The deadly Model S accident occurred on May 7, killing 40-year-old driver Joshua Brown when the car crashed into an 18-wheeler that pulled out in front of him on a highway in Florida. Tesla informed the National Highway Traffic Safety Administration about the crash and began investigating whether the Model S had the Autopilot system engaged. However, the automaker did not disclose the deadly accident to investors via a securities filing.
The NHTSA began investigating Tesla’s Autopilot system then, and the National Transportation Safety Board is probing the accident to figure out if it reveals any serious problems related to the development of self-driving vehicle technology and investigations of accidents involving vehicles using such technology, the WSJ added, citing a spokesperson for the agency.
Was the accident a “material event” for Tesla?
The newspaper explained that the SEC’s investigation pertains to whether the deadly Model S crash was a “material event” or an event that a reasonable investor would consider to be important for Tesla.
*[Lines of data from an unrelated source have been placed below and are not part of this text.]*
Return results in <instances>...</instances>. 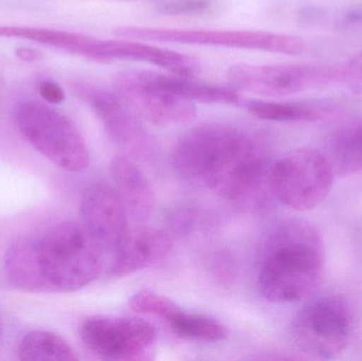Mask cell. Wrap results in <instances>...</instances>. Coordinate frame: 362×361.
Returning a JSON list of instances; mask_svg holds the SVG:
<instances>
[{
  "label": "cell",
  "instance_id": "cell-7",
  "mask_svg": "<svg viewBox=\"0 0 362 361\" xmlns=\"http://www.w3.org/2000/svg\"><path fill=\"white\" fill-rule=\"evenodd\" d=\"M334 177L327 156L312 148H299L274 161L270 182L278 203L296 211H308L327 199Z\"/></svg>",
  "mask_w": 362,
  "mask_h": 361
},
{
  "label": "cell",
  "instance_id": "cell-9",
  "mask_svg": "<svg viewBox=\"0 0 362 361\" xmlns=\"http://www.w3.org/2000/svg\"><path fill=\"white\" fill-rule=\"evenodd\" d=\"M80 336L91 353L104 360H146L156 330L139 318L95 316L83 322Z\"/></svg>",
  "mask_w": 362,
  "mask_h": 361
},
{
  "label": "cell",
  "instance_id": "cell-27",
  "mask_svg": "<svg viewBox=\"0 0 362 361\" xmlns=\"http://www.w3.org/2000/svg\"><path fill=\"white\" fill-rule=\"evenodd\" d=\"M350 65L354 66V67L362 70V53L356 55V57L353 59V61H351Z\"/></svg>",
  "mask_w": 362,
  "mask_h": 361
},
{
  "label": "cell",
  "instance_id": "cell-26",
  "mask_svg": "<svg viewBox=\"0 0 362 361\" xmlns=\"http://www.w3.org/2000/svg\"><path fill=\"white\" fill-rule=\"evenodd\" d=\"M346 21L350 23H362V6H355L349 11Z\"/></svg>",
  "mask_w": 362,
  "mask_h": 361
},
{
  "label": "cell",
  "instance_id": "cell-15",
  "mask_svg": "<svg viewBox=\"0 0 362 361\" xmlns=\"http://www.w3.org/2000/svg\"><path fill=\"white\" fill-rule=\"evenodd\" d=\"M110 175L117 194L127 215L137 222L150 218L155 207V191L136 161L127 155H118L110 162Z\"/></svg>",
  "mask_w": 362,
  "mask_h": 361
},
{
  "label": "cell",
  "instance_id": "cell-25",
  "mask_svg": "<svg viewBox=\"0 0 362 361\" xmlns=\"http://www.w3.org/2000/svg\"><path fill=\"white\" fill-rule=\"evenodd\" d=\"M15 54L19 59L27 61V63H34V61H40L42 57L40 51L29 48V47H19L15 50Z\"/></svg>",
  "mask_w": 362,
  "mask_h": 361
},
{
  "label": "cell",
  "instance_id": "cell-14",
  "mask_svg": "<svg viewBox=\"0 0 362 361\" xmlns=\"http://www.w3.org/2000/svg\"><path fill=\"white\" fill-rule=\"evenodd\" d=\"M86 57L98 61L129 59L144 61L182 76H192L199 71V63L191 55L153 45L127 40H101L95 38L87 51Z\"/></svg>",
  "mask_w": 362,
  "mask_h": 361
},
{
  "label": "cell",
  "instance_id": "cell-28",
  "mask_svg": "<svg viewBox=\"0 0 362 361\" xmlns=\"http://www.w3.org/2000/svg\"><path fill=\"white\" fill-rule=\"evenodd\" d=\"M2 332H4V324H2L1 317H0V337H1Z\"/></svg>",
  "mask_w": 362,
  "mask_h": 361
},
{
  "label": "cell",
  "instance_id": "cell-13",
  "mask_svg": "<svg viewBox=\"0 0 362 361\" xmlns=\"http://www.w3.org/2000/svg\"><path fill=\"white\" fill-rule=\"evenodd\" d=\"M171 235L153 227L129 229L114 252L110 277L121 279L152 266L171 251Z\"/></svg>",
  "mask_w": 362,
  "mask_h": 361
},
{
  "label": "cell",
  "instance_id": "cell-23",
  "mask_svg": "<svg viewBox=\"0 0 362 361\" xmlns=\"http://www.w3.org/2000/svg\"><path fill=\"white\" fill-rule=\"evenodd\" d=\"M216 0H171L159 4L161 14L170 16L204 15L214 8Z\"/></svg>",
  "mask_w": 362,
  "mask_h": 361
},
{
  "label": "cell",
  "instance_id": "cell-16",
  "mask_svg": "<svg viewBox=\"0 0 362 361\" xmlns=\"http://www.w3.org/2000/svg\"><path fill=\"white\" fill-rule=\"evenodd\" d=\"M148 80L155 86L170 91L174 95L202 103L240 104L243 97L233 88L214 86L191 80L189 76H168L157 72L146 71Z\"/></svg>",
  "mask_w": 362,
  "mask_h": 361
},
{
  "label": "cell",
  "instance_id": "cell-3",
  "mask_svg": "<svg viewBox=\"0 0 362 361\" xmlns=\"http://www.w3.org/2000/svg\"><path fill=\"white\" fill-rule=\"evenodd\" d=\"M325 266V246L318 230L299 218L283 220L262 244L259 294L272 303L303 300L318 288Z\"/></svg>",
  "mask_w": 362,
  "mask_h": 361
},
{
  "label": "cell",
  "instance_id": "cell-1",
  "mask_svg": "<svg viewBox=\"0 0 362 361\" xmlns=\"http://www.w3.org/2000/svg\"><path fill=\"white\" fill-rule=\"evenodd\" d=\"M172 163L185 182L245 211L265 213L276 201L267 144L248 129L225 123L192 127L176 141Z\"/></svg>",
  "mask_w": 362,
  "mask_h": 361
},
{
  "label": "cell",
  "instance_id": "cell-18",
  "mask_svg": "<svg viewBox=\"0 0 362 361\" xmlns=\"http://www.w3.org/2000/svg\"><path fill=\"white\" fill-rule=\"evenodd\" d=\"M18 358L21 360H76L74 350L69 343L54 333L48 331H32L19 343Z\"/></svg>",
  "mask_w": 362,
  "mask_h": 361
},
{
  "label": "cell",
  "instance_id": "cell-20",
  "mask_svg": "<svg viewBox=\"0 0 362 361\" xmlns=\"http://www.w3.org/2000/svg\"><path fill=\"white\" fill-rule=\"evenodd\" d=\"M172 332L183 339L221 343L229 337V330L218 320L202 314L187 313L180 309L168 321Z\"/></svg>",
  "mask_w": 362,
  "mask_h": 361
},
{
  "label": "cell",
  "instance_id": "cell-2",
  "mask_svg": "<svg viewBox=\"0 0 362 361\" xmlns=\"http://www.w3.org/2000/svg\"><path fill=\"white\" fill-rule=\"evenodd\" d=\"M103 250L82 224L63 222L42 237L16 239L8 247L4 271L21 292H72L98 279Z\"/></svg>",
  "mask_w": 362,
  "mask_h": 361
},
{
  "label": "cell",
  "instance_id": "cell-22",
  "mask_svg": "<svg viewBox=\"0 0 362 361\" xmlns=\"http://www.w3.org/2000/svg\"><path fill=\"white\" fill-rule=\"evenodd\" d=\"M129 307L139 315L154 316L169 321L180 307L171 299L158 292L141 290L129 298Z\"/></svg>",
  "mask_w": 362,
  "mask_h": 361
},
{
  "label": "cell",
  "instance_id": "cell-10",
  "mask_svg": "<svg viewBox=\"0 0 362 361\" xmlns=\"http://www.w3.org/2000/svg\"><path fill=\"white\" fill-rule=\"evenodd\" d=\"M74 93L90 106L110 139L123 154L138 159L153 156L155 142L152 136L120 95L89 84H76Z\"/></svg>",
  "mask_w": 362,
  "mask_h": 361
},
{
  "label": "cell",
  "instance_id": "cell-19",
  "mask_svg": "<svg viewBox=\"0 0 362 361\" xmlns=\"http://www.w3.org/2000/svg\"><path fill=\"white\" fill-rule=\"evenodd\" d=\"M240 105L255 118L276 122H315L325 116L316 106L293 102H267L243 99Z\"/></svg>",
  "mask_w": 362,
  "mask_h": 361
},
{
  "label": "cell",
  "instance_id": "cell-5",
  "mask_svg": "<svg viewBox=\"0 0 362 361\" xmlns=\"http://www.w3.org/2000/svg\"><path fill=\"white\" fill-rule=\"evenodd\" d=\"M354 316L346 297L327 294L306 302L291 324L298 349L317 360H335L352 338Z\"/></svg>",
  "mask_w": 362,
  "mask_h": 361
},
{
  "label": "cell",
  "instance_id": "cell-12",
  "mask_svg": "<svg viewBox=\"0 0 362 361\" xmlns=\"http://www.w3.org/2000/svg\"><path fill=\"white\" fill-rule=\"evenodd\" d=\"M81 224L104 254H114L129 231L127 210L114 187L95 182L81 199Z\"/></svg>",
  "mask_w": 362,
  "mask_h": 361
},
{
  "label": "cell",
  "instance_id": "cell-6",
  "mask_svg": "<svg viewBox=\"0 0 362 361\" xmlns=\"http://www.w3.org/2000/svg\"><path fill=\"white\" fill-rule=\"evenodd\" d=\"M361 74V70L351 65L348 68H341L302 64H238L230 67L227 78L234 90L284 97L320 88L333 83L344 82Z\"/></svg>",
  "mask_w": 362,
  "mask_h": 361
},
{
  "label": "cell",
  "instance_id": "cell-17",
  "mask_svg": "<svg viewBox=\"0 0 362 361\" xmlns=\"http://www.w3.org/2000/svg\"><path fill=\"white\" fill-rule=\"evenodd\" d=\"M0 37L21 38L86 57L95 37L46 28L0 25Z\"/></svg>",
  "mask_w": 362,
  "mask_h": 361
},
{
  "label": "cell",
  "instance_id": "cell-4",
  "mask_svg": "<svg viewBox=\"0 0 362 361\" xmlns=\"http://www.w3.org/2000/svg\"><path fill=\"white\" fill-rule=\"evenodd\" d=\"M17 129L40 154L65 171L82 173L91 162L90 152L74 121L47 104L25 101L15 112Z\"/></svg>",
  "mask_w": 362,
  "mask_h": 361
},
{
  "label": "cell",
  "instance_id": "cell-21",
  "mask_svg": "<svg viewBox=\"0 0 362 361\" xmlns=\"http://www.w3.org/2000/svg\"><path fill=\"white\" fill-rule=\"evenodd\" d=\"M327 159L335 175L348 176L361 171L362 123L336 140Z\"/></svg>",
  "mask_w": 362,
  "mask_h": 361
},
{
  "label": "cell",
  "instance_id": "cell-24",
  "mask_svg": "<svg viewBox=\"0 0 362 361\" xmlns=\"http://www.w3.org/2000/svg\"><path fill=\"white\" fill-rule=\"evenodd\" d=\"M40 97L50 104H59L65 100V93L62 87L53 81H42L37 85Z\"/></svg>",
  "mask_w": 362,
  "mask_h": 361
},
{
  "label": "cell",
  "instance_id": "cell-8",
  "mask_svg": "<svg viewBox=\"0 0 362 361\" xmlns=\"http://www.w3.org/2000/svg\"><path fill=\"white\" fill-rule=\"evenodd\" d=\"M117 35L148 42H177L199 46L227 47L299 55L305 51V42L297 36L252 30L160 29L121 27Z\"/></svg>",
  "mask_w": 362,
  "mask_h": 361
},
{
  "label": "cell",
  "instance_id": "cell-11",
  "mask_svg": "<svg viewBox=\"0 0 362 361\" xmlns=\"http://www.w3.org/2000/svg\"><path fill=\"white\" fill-rule=\"evenodd\" d=\"M119 95L134 112L158 126H171L193 120V102L159 88L150 82L146 71H127L117 76Z\"/></svg>",
  "mask_w": 362,
  "mask_h": 361
}]
</instances>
If so, then the automaker should have disclosed the deadly Model S crash to investors via a securities filing. The WSJ’s source added that the SEC’s probe is still in the very early stages and that it might not result in any enforcement action.
A spokesperson for Tesla directed the newspaper to a blog post by the company which asserts that the deadly accident did not have to be disclosed to investors. The automaker also said it was the first in over 130 million miles that have been driven using its Autopilot system.
Tesla reportedly learned about the crash not long after it happened and then told auto safety regulators on May 16 when it opened its own investigation. However, it didn’t mention the wreck in any securities filings, most notably the May 18 filing in which it announced its intention to sell $2 billion in a fresh stock offering round. Tesla CEO Elon Musk sold 2.8 million shares in the offering, which the automaker said was to fulfill tax requirements. The shares were sold May 18 and 19.
Tesla shares declined more than 1% to as low as $222.37 in after-hours trades on Monday.